Les articles publiés dans cette rubrique ne reflètent pas nécessairement les opinions de Nawaat.

Cet article a été publié dans le numéro de La Voix des Tunisiens de Novembre-Décembre 2011. La Voix des Tunisiens est une revue initialement clandestine, créée en 2006 à l’occasion du cinquantenaire de l’Indépendance de la Tunisie. La Voix propose une analyse critique de la politique tunisienne. Les numéros précédents sont consultables ici. Le dernier numéro est consultable au bas de cette page.

AFP PHOTO / FETHI BELAID (Photo credit should read FETHI BELAID/AFP/Getty Images)

L’opposition divisée par le gouvernement d’union nationale

A l’annonce des résultats de ces élections, nous aurions bien vu le parti Ettakatol à la tête de l’opposition démocratique et laïque en Tunisie. En effet, troisième force politique de l’Assemblée derrière le CPR de Marzouki (qui a très tôt prêté allégeance à Ennahdha), le parti social-démocrate dirigé par Mustapha Ben Jaafar aurait pu rassembler autour de lui afin de peser dans les décisions cruciales de l’Assemblée. Mais immédiatement, Ben Jaafar s’est empressé de se porter candidat à la Présidence de la République et a affirmé la volonté d’Ettakatol de rejoindre un gouvernement d’union nationale, acceptant par là-même, sans discussion, de s’engouffrer dans le régime parlementaire de type IIIe République que tente d’imposer Ennahdha. Cette posture se justifie dans la mesure où il pourrait aller de l’intérêt de la nation que les différentes forces politiques se réunissent pour mener à bien cette gouvernance transitoire et répondre de manière adéquate aux défis économiques que l’urgence nous amènera à relever.
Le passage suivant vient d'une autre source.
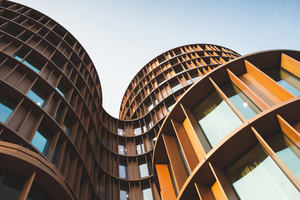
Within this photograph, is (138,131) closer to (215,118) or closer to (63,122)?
(63,122)

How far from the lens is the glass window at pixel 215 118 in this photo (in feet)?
25.0

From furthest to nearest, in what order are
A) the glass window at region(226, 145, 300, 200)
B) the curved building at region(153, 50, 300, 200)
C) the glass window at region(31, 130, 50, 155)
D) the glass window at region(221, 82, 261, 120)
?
the glass window at region(31, 130, 50, 155)
the glass window at region(221, 82, 261, 120)
the curved building at region(153, 50, 300, 200)
the glass window at region(226, 145, 300, 200)

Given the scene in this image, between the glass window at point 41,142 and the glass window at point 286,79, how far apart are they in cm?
1168

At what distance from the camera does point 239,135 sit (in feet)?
21.4

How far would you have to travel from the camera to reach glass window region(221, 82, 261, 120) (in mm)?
7282

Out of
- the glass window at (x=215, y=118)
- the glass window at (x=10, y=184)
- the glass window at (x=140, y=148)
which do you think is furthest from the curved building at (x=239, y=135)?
the glass window at (x=140, y=148)

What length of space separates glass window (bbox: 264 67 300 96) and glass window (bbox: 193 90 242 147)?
7.85 ft

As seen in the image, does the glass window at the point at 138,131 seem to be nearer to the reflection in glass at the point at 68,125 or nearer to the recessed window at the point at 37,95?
the reflection in glass at the point at 68,125

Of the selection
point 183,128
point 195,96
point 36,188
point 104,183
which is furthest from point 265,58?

Mais ce leader vieillissant ne brade-t-il pas ainsi la formation d’une opposition structurée pour une présidence honorifique, voire fantoche, et des portefeuilles ministériels mineurs ? Ce faisant, ouvre-t-il aussi la brèche qui conduirait à la scission d’Ettakatol, dont plusieurs élus et militants ont affirmé leur appartenance à l’opposition ?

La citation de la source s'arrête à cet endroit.